▸ **EXTRAIT PRÉSENTÉ**
+++++

On soupe dans l’absorption d’une pensée, tournée vers le lendemain, dans la contention d’esprit des soupers de premières, qui n’ont pas été précédés d’un succès à tout casser. Et après souper, c’est une vraie réjouissance pour tout le monde, que les imitations de Gibert, ayant à la fin, le pouvoir, selon l’expression de Mme Charpentier, de dégeler Zola, qui a l’air ennuyé, souffrant.

Dimanche 20 décembre. — « Eh bien, le voilà le nouveau théâtre, votre nouveau théâtre. » C’est Daudet qui entre dans mon grenier, marchant avec effort sur des jambes mal d’aplomb. « Oui, le Matin fait un article sur le nouveau théâtre, et Duret doit à ce sujet vous interviewer, vous, Zola et moi. »

Et de suite la conversation est sur Sapho, et l’on cause du tact qu’il faut pour faire passer de la vérité sur les planches, et de son délicat dosage près d’un public de théâtre.

+++++

▸ **LES DONNÉES**
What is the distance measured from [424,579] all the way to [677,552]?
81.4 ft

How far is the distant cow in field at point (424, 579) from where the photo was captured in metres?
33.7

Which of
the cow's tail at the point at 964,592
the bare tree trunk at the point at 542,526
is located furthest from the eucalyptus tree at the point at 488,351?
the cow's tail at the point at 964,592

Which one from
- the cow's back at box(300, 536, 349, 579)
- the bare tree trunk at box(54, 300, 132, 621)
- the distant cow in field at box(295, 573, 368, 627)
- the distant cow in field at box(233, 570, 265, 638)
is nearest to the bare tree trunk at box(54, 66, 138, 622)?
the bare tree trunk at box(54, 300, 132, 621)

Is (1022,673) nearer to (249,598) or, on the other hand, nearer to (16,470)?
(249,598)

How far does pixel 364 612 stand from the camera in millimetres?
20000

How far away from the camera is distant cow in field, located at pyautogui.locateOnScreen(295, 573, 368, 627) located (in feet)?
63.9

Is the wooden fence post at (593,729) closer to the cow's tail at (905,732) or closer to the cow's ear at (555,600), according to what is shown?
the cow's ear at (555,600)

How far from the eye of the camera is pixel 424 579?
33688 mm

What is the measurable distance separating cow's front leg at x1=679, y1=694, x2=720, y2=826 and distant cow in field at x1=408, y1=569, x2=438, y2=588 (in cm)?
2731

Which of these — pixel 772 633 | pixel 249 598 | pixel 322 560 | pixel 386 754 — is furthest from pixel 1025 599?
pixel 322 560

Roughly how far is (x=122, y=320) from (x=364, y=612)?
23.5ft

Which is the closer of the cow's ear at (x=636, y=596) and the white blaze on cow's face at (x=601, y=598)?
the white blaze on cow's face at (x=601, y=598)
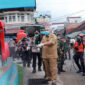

+++++

▸ **CONSIGNES**
A: Dans l'extrait sur Daudet et le nouveau théâtre, qui doit mener les interviews à ce sujet ?
B: Poursuivez l'extrait sur Daudet et le nouveau théâtre à partir de sa dernière phrase.

▸ **RÉPONSES NUMÉROTÉES**
A: Duret doit mener ces interviews.

B:
« À ce propos, fait Daudet, il y a une histoire de femme en omnibus, que je raconte, et qui semble tout à fait se rapporter au théâtre. C’est une femme en noir qui monte dans un omnibus, et dont le deuil, la tenue, la mine, forcent son voisin à lui demander l’histoire de ses malheurs. Et elle raconte, au milieu de l’attendrissement de tout l’omnibus, et du conducteur qui ne fait que se moucher, pour dissimuler ses larmes, elle raconte la mort d’un premier, d’un second enfant. Mais à la mort du troisième, l’intérêt baisse dans l’omnibus, et quand elle en arrive à la mort de son quatrième enfant, mangé, au bord du Nil, par un crocodile — et c’est cependant celui qui a dû le plus souffrir, — tout le monde éclate de rire. L’histoire de ma femme en omnibus, il faut qu’un auteur l’ait toujours présente à l’esprit, quand il fait une pièce. »

L’on rit, et l’on se met à analyser les impressions de la salle à la première. Lorrain qui se trouvait dans une avant-scène, et avait autour de lui les femmes les plus connues de la grande société, parle de l’impression des dindes du monde, surtout choquées des ululements de la passion, dans la scène de rupture : — toutes ces femmes, dont l’explosion des sentiments est toujours comprimée par le chic, et quelques-unes avouant même tout haut, que leurs ruptures avaient été beaucoup plus calmes, beaucoup plus comme il faut, que ça.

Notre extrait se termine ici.